La Sardegna snodo del petrolio per il genocidio
29 Giugno 2026
[red]
Martedì 30 giugno alle ore 19.00 nella nuova Casa del Quartiere di Is Mirrionis, nell’Ex Hangar, Via Nebida 36 a Cagliari si svolgerà la presentazione del dossier che denuncia la complicità di Vitol e Saras nel genocidio in corso in Palestina.
Nel giugno 2025 il 17% di tutte le importazioni di petrolio israeliane è transitato dalla raffineria Saras di Sarroch. La Sardegna è diventata il principale snodo europeo di una filiera che porta il greggio brasiliano e venezuelano nei serbatoi degli aerei da guerra israeliani.
L’incontro è organizzato da Associazione Amicizia Sardegna-Palestina; Giovani Palestinesi d’Italia – GPI; A FORAS; Global Sumud Italia; Global Sumud Sardigna; Potere al Popolo Sardegna; Ultima Generazione; Unica Per la Palestina; Unione de is giòvanes comunistas – UNIGCOM e Unione Sindacale di Base Sardegna.
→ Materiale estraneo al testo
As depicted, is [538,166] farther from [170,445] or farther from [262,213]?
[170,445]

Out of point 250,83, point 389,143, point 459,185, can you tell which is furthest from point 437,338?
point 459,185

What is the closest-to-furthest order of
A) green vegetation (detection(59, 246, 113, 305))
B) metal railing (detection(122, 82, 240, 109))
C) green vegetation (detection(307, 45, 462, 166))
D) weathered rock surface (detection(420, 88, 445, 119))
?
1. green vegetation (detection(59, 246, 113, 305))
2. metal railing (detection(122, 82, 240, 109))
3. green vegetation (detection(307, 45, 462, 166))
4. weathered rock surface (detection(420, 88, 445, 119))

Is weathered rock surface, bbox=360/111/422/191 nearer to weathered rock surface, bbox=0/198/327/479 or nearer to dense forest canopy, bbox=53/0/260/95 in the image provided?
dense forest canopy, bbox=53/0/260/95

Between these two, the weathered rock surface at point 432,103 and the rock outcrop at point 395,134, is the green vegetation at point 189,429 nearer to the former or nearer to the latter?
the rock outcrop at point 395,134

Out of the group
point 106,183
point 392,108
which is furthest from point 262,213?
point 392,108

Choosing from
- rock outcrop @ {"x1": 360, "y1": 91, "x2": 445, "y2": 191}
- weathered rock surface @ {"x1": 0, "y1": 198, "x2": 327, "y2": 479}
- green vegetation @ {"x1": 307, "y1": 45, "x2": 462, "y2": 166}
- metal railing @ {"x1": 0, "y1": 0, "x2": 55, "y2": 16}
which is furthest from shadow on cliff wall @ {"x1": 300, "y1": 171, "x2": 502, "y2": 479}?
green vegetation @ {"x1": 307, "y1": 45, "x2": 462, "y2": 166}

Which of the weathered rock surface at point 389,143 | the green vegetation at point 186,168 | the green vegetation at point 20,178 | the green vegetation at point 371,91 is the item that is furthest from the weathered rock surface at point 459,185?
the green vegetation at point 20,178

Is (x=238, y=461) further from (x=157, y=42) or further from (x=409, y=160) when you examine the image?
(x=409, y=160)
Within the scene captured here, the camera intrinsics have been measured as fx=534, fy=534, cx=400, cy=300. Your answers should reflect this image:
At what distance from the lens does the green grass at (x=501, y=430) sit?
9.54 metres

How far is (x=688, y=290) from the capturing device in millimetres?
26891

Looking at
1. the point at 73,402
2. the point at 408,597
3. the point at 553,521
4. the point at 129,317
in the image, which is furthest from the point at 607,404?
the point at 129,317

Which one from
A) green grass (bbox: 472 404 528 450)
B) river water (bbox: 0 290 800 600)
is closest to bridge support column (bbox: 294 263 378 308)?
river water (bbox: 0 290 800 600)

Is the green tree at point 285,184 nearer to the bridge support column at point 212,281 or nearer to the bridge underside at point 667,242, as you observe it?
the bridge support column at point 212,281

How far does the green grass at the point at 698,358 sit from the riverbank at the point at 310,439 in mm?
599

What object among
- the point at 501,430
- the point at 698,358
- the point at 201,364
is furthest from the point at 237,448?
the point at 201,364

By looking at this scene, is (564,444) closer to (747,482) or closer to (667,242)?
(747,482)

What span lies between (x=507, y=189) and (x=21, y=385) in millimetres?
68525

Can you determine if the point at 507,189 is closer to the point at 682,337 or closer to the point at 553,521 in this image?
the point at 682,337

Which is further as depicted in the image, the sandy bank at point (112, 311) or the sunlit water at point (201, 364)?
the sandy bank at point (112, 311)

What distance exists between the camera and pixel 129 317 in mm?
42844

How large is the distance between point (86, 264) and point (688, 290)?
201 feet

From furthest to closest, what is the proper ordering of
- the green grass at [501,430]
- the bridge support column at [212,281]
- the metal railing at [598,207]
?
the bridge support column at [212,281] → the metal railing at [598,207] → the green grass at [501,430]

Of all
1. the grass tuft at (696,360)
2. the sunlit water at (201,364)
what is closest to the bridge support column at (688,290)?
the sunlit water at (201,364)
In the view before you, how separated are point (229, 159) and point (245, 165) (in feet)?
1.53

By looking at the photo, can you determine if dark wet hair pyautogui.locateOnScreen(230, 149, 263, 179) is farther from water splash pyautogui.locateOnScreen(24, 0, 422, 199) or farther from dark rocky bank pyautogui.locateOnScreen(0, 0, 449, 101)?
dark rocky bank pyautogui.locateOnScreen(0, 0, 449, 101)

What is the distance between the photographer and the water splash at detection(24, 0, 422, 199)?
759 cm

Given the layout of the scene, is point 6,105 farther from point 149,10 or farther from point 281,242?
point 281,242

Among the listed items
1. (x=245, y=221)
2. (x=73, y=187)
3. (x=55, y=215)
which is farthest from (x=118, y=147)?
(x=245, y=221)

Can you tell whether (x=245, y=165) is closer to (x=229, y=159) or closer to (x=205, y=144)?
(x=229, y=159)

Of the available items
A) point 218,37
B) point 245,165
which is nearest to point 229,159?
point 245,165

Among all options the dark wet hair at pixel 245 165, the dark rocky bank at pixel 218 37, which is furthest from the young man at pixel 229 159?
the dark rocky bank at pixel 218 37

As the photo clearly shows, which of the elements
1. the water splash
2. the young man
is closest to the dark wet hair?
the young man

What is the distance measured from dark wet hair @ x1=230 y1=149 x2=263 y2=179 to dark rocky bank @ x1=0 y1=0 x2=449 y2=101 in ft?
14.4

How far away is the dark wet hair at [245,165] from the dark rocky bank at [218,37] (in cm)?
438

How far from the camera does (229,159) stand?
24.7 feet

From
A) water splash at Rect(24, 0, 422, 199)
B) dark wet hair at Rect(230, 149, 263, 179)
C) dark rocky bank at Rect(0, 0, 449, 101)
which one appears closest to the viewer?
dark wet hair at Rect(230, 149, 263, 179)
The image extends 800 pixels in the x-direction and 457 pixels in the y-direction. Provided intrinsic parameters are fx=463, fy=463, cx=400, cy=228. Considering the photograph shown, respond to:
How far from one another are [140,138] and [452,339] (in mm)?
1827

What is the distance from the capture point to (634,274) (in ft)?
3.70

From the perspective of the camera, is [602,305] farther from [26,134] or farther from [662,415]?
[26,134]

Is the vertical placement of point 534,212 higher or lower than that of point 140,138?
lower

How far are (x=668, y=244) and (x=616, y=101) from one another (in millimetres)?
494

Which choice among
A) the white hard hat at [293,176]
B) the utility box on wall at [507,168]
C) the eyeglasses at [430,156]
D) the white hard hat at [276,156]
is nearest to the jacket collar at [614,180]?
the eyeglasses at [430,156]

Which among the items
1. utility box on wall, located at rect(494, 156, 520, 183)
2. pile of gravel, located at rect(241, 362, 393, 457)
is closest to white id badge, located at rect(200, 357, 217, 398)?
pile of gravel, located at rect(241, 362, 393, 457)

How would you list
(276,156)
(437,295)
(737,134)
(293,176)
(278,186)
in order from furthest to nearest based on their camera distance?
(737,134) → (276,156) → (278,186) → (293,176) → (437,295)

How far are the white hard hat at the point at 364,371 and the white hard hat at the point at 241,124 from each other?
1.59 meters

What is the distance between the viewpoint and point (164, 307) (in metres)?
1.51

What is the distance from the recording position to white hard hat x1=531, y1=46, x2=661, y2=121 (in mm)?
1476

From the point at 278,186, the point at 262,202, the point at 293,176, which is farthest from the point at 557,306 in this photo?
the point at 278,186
A documentare questa catena è il rapporto, disponibile da domenica 14 giugno in italiano, Soffocare la macchina bellica: Vitol fornisce petrolio per il genocidio, pubblicato dal Palestinian Institute for Climate Strategy (PICS) e da Disrupt Power. L’indagine ricostruisce come Vitol — il più grande trader indipendente di petrolio al mondo, con sede a Rotterdam e struttura fiscale in Lussemburgo e Svizzera — utilizzi la raffineria sarda per aggirare le pressioni internazionali e continuare a rifornire l’economia di guerra israeliana. Dal 2020, Vitol ha spedito circa 21 milioni di barili verso Israele, destinati all’EAPC, a Paz Oil — fornitrice di carburante per l’esercito — e a Bazan, il maggior gruppo petrolchimico dello Stato sionista.
In Brasile, la pressione dei lavoratori di Sindipetro-RJ aveva portato la sospensione delle esportazioni dirette di greggio verso Israele. Il dossier dimostra che il flusso è continuato per via indiretta: circa 13 milioni di barili estratti da Petrobras, Equinor e altri operatori hanno raggiunto Israele attraverso Vitol come intermediario. Il 26 febbraio 2026, nonostante il rifiuto dei lavoratori portuali italiani di movimentare il carico, Vitol ha effettuato la prima spedizione confermata di greggio venezuelano verso Israele via Sarroch.
«Noi lavoratori facciamo funzionare tutto nel mondo, e possiamo capire come stanno le cose — e soprattutto, possiamo fermare quel flusso. Siamo ispirati dal popolo palestinese e dalla sua resistenza, e dallo sciopero generale che i lavoratori italiani hanno fatto dopo che i lavoratori portuali lo avevano richiesto. Possiamo e faremo tutto ciò che è in nostro potere: neanche una goccia di petrolio al genocidio.» dichiara il dirigente di Sindipetro-RJ, sindacato dei lavoratori del settore petrolifero di Rio de Janeiro.
«Il corridoio Brasile-Sardegna-Israele smaschera la menzogna alla base di ogni discorso sulla transizione: non c’è alcuna transizione finché gli Stati continuano a licenziare, finanziare e proteggere le catene di approvvigionamento che alimentano il genocidio» dichiara Mohammed Usrof, direttore esecutivo, PICS.
«La SARAS è stata tenuta in vita per decenni mediante il più crudele degli strumenti: il ricatto dell’occupazione. È così che le è stato permesso di operare quasi in totale impunità, facendo affari con alcuni degli attori più compromessi del mercato globale» dichiara Enrico Puddu, USB Sardegna.